**Exercise directions**: Copy each line below containing "genus".

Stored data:
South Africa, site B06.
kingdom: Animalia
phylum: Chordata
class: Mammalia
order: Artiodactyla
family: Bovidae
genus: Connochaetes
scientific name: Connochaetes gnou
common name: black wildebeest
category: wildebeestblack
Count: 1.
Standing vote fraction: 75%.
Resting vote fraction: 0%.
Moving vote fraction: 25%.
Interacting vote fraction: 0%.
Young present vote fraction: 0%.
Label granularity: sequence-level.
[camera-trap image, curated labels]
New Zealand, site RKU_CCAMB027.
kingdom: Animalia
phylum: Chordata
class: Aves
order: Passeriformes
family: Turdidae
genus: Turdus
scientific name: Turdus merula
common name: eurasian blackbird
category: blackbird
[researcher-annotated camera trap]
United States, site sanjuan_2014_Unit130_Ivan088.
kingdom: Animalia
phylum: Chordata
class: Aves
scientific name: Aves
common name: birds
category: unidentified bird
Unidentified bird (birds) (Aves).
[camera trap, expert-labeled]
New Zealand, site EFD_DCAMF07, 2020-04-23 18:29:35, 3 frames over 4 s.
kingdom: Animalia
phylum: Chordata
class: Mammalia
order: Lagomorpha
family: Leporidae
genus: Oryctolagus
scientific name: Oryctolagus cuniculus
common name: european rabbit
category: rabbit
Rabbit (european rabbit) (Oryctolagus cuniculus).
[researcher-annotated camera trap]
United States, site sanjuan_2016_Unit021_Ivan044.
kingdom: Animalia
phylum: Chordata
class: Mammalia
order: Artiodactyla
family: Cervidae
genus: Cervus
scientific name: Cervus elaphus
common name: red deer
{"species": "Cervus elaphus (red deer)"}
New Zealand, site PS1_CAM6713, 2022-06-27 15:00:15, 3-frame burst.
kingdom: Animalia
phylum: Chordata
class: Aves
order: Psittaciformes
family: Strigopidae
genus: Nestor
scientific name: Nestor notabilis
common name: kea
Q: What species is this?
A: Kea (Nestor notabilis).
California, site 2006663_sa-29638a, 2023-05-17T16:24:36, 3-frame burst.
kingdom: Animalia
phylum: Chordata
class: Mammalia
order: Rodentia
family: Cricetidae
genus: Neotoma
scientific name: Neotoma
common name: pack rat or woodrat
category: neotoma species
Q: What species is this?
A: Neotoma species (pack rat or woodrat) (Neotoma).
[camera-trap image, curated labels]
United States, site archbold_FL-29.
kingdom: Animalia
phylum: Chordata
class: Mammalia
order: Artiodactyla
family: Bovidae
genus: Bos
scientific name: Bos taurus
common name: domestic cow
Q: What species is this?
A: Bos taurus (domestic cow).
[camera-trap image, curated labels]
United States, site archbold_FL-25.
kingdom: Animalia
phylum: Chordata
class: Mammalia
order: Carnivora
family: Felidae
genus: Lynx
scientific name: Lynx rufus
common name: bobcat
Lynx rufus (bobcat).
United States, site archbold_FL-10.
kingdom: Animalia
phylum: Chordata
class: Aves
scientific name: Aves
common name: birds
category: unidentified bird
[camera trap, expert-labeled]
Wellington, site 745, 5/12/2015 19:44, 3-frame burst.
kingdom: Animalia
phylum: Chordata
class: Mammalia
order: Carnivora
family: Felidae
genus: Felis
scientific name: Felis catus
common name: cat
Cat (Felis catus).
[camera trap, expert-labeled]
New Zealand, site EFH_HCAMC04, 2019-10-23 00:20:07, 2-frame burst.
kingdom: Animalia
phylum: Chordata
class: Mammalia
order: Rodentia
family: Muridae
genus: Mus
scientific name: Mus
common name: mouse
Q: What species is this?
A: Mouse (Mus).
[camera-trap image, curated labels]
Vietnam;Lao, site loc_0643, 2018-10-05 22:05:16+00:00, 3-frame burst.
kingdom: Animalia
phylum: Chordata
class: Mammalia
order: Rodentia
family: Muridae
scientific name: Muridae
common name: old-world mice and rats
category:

**Answer to the exercise**:
genus: Connochaetes
genus: Turdus
genus: Oryctolagus
genus: Cervus
genus: Nestor
genus: Neotoma
genus: Bos
genus: Lynx
genus: Felis
genus: Mus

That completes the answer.